To provide an oil seal having hydrolysis resistance properly used under an engine oil environment in which a moisture content is mixed, while having heat resistance and oil resistance comparable to acryl rubber.SOLUTION: An oil seal is composed of a crosslinked body obtained by polyamine-crosslinking of a polymer composed of polyamine-crosslinkable hydrogenation nitryl rubber, and in particular, a content nitryl in the polymer is 20-45 wt.%.SELECTED DRAWING: None

Description

  The present invention relates to an oil seal, and more particularly to an oil seal that has heat resistance and oil resistance comparable to acrylic rubber, but also has hydrolysis resistance that is preferably used even in an engine oil environment mixed with moisture.

  Conventionally, acrylic rubber (ACM) having excellent heat resistance and oil resistance has been widely used as an oil seal.

  On the other hand, the present applicant has disclosed a rubber composition for a fuel seal so far (Patent Documents 1 and 2).

WO2013 / 175877 (fuel seal) WO2013 / 175878 (fuel seal)

  Conventional oil seals have a stable sealing function because acrylic rubber is hydrolyzed into resin and hardened in engine oil mixed with moisture generated by fuel combustion and in poor oil environments that contain a lot of moisture. There is room for further improvement in terms of maintaining

  Since acrylic rubber undergoes hydrolysis in an acid or alkaline environment due to its molecular structure, as a countermeasure, a material change to hydrogenated nitrile rubber (HNBR), which is also excellent in heat resistance and oil resistance, was examined.

  However, it has been found that conventional peroxide-crosslinked HNBR does not have heat resistance comparable to acrylic rubber. There was also room for improvement in the hydrolysis resistance especially in engine oil mixed with moisture.

  Therefore, an object of the present invention is to provide an oil seal having hydrolysis resistance that is suitably used even in an engine oil environment mixed with moisture while having heat resistance and oil resistance comparable to acrylic rubber.

  Other problems of the present invention will become apparent from the following description.

  The above problems are solved by the following inventions.

(Claim 1)
An oil seal comprising a crosslinked product obtained by polyamine crosslinking a polymer comprising a hydrogenated nitrile rubber capable of polyamine crosslinking.
(Claim 2)
2. The oil seal according to claim 1, wherein the nitrile content of the polymer is in the range of 20 to 45% by weight.

  ADVANTAGE OF THE INVENTION According to this invention, the oil seal which has the hydrolysis resistance used suitably also in the engine oil environment into which the water | moisture content mixed while having heat resistance and oil resistance comparable to an acrylic rubber can be provided.

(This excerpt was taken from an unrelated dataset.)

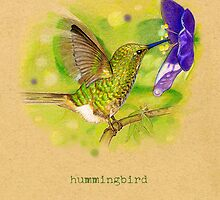 Hummingbird by Revelle Taillon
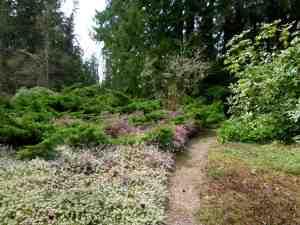 Chase Garden Path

  Below, the form for implementing this invention is demonstrated in detail.

1. Oil Seal The oil seal of the present invention is constituted by a cross-linked product obtained by polyamine cross-linking of a polymer made of hydrogenated nitrile rubber (hereinafter also referred to as HNBR) capable of polyamine cross-linking.

  The crosslinked product according to the present invention exhibits outstanding hydrolysis resistance as compared with acrylic rubber (Comparative Example 2). In addition, even when compared with peroxide-crosslinked HNBR (Comparative Example 1), the resistance to continuous contact with engine oil mixed with moisture for a long time (at least 2000 hours), particularly at high temperatures (at least 150 ° C.). Excellent hydrolyzability. Thereby, it was found that the crosslinked body according to the present invention is suitably used as an oil seal.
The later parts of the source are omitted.